После того страшного дня, когда мама хрястнула меня по голове, у меня начались кошмары – мне снилось, что мама меня убивает. И я пошла к батюшке в наш храм. Это был промысел Божий, потому что первым попавшимся оказался батюшка, специализирующийся на работе с психически больными людьми. Он мне объяснил, что в моем случае понадобятся решетки на окнах, надо будет ставить везде замки и снимать ручки на дверях, специально оборудовать квартиру. Я стала искать пансионат – и нашла.
Сейчас они обе в частном пансионате. Это Московская область. Каждая, с лекарствами, обходится нам в 60 тысяч рублей. Свекровь сейчас дороже. У нас есть их пенсии, мы сдаем квартиру, остальное добавляем.
Меня долго мучило чувство вины из-за того, что мы не смогли организовать уход дома. Но если «без соплей» и по делу: болезнь не остановить, а там им лучше, чем с сиделкой. А мы ездим каждую неделю – раз, а то и два.
Наш пансионат входит в систему господдержки, но с лета ее никому не дали. Государство предлагает либо сиделку от государства, либо госпансионат. В госпансионат не отдадим никогда и ни за что. А госсиделка в нашей стране вызывает большие подозрения. Патронажная служба – это очень смешно. Проходили эту историю еще со свекром – один раз врач пришел, галочку поставил, больше мы никого не видели.
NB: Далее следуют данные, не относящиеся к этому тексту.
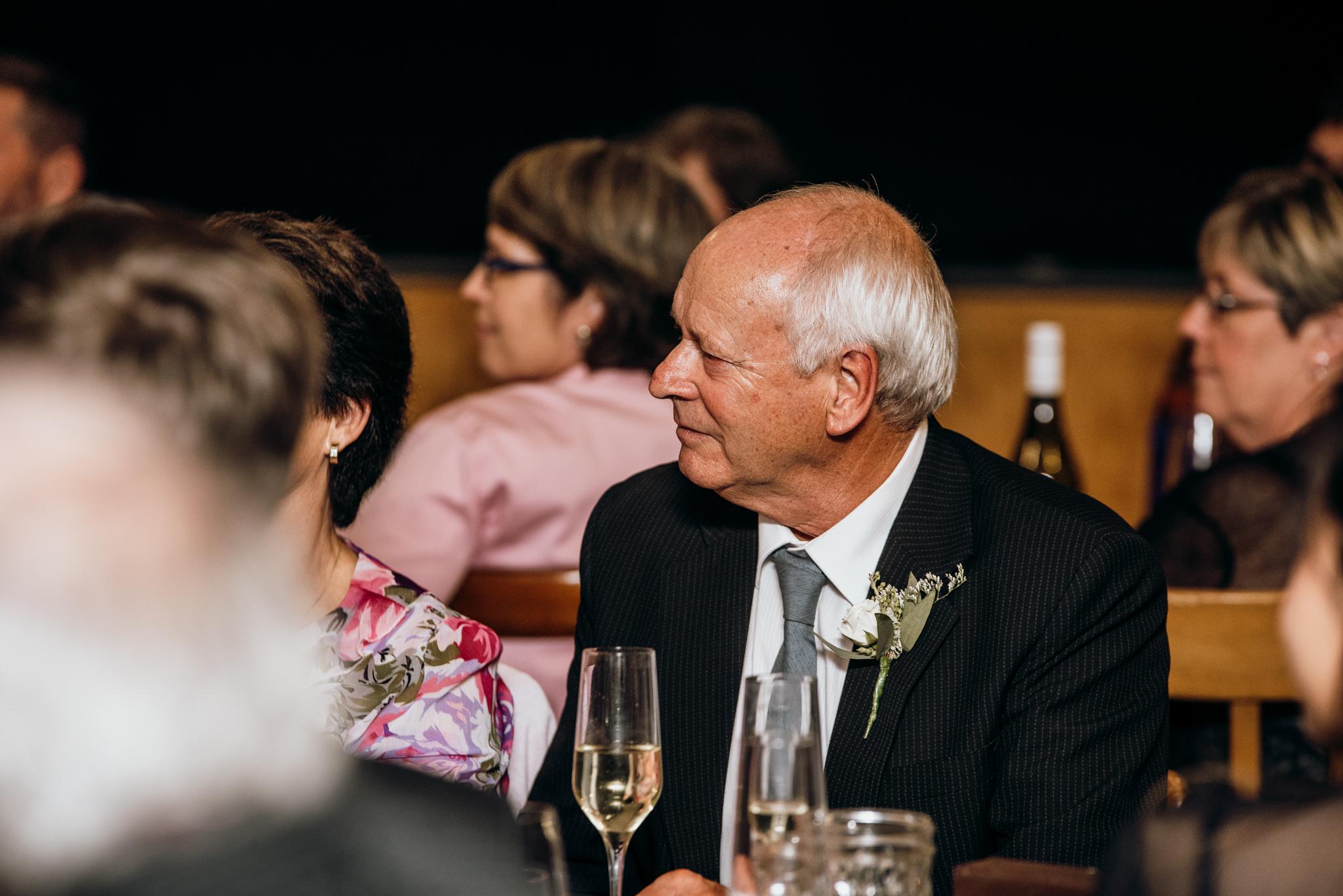 New Plymouth wedding-257.jpg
На мой взгляд, несмотря на все декларации нашего правительства, мы с нашими старичками никому не нужны. И хорошо, что мы с мужем пока справляемся. А если у тебя такой больной, как сейчас моя свекровь, находится дома и у тебя проблемы с финансами – а такие проблемы у нас практические у всех на просторах нашей Родины, – ты отправишься либо следом за твоим больным на кладбище, либо в психиатрическую больницу. Неслучайно самый популярный вопрос на форуме – о наследственном факторе у больных деменцией.
Что делать, чтобы не сойти с ума? Я сама пошла к психиатру первый раз три года назад. У нас тогда было под присмотром четыре старика, и у меня начались бессонница и депрессия. Начала пить лекарства, и стало как-то легче.
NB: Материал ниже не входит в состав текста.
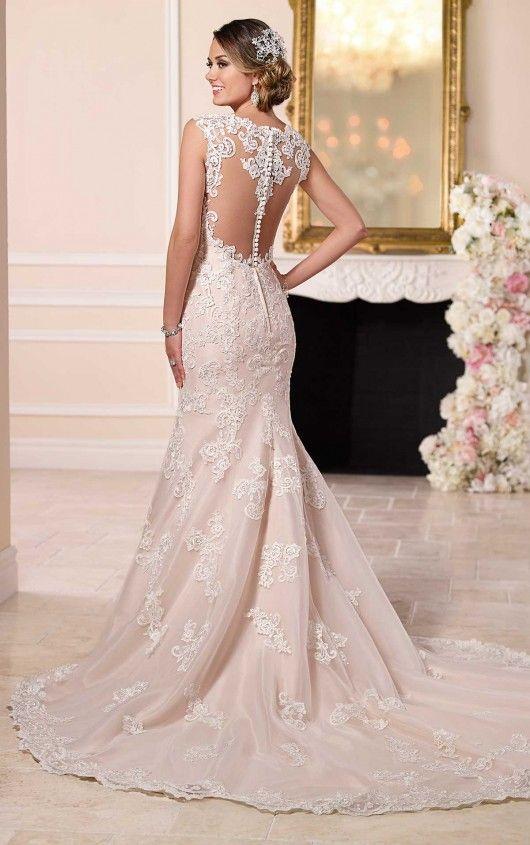 Vintage Inspired Sexy Wedding Dress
После смерти папы я начала на фоне стресса терять память, начались ночные кошмары. Опять пошла к психиатру. Пропила лекарства полгода. Состояние нормальное, хотя ситуация хуже некуда. Но стала «держать удар».
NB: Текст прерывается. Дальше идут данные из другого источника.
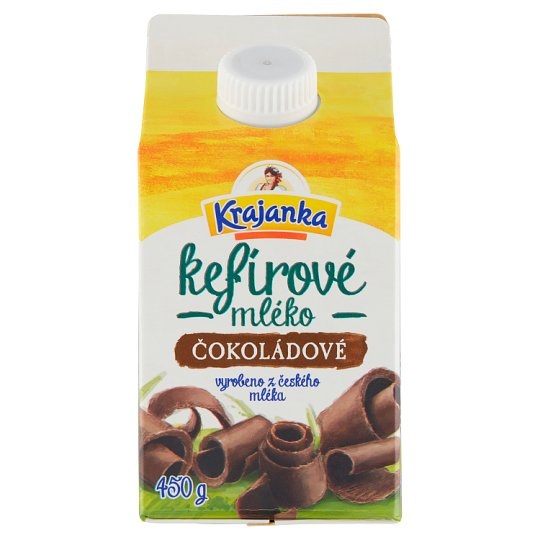 Krajanka Kefir's Milk Chocolate 450g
Я не знаю, что делать, чтобы не сойти с ума. Нужны позитивные эмоции. Но за годы такой мясорубки ты начинаешь обрастать панцирем и всё меньше вещей тебя радует. Прошлой зимой я вырвалась на два дня во Владимир. Когда поднималась от станции в горку, у меня хлынул водопад слез. Я поняла, что смертельно устала, физически и эмоционально. Шла и ревела.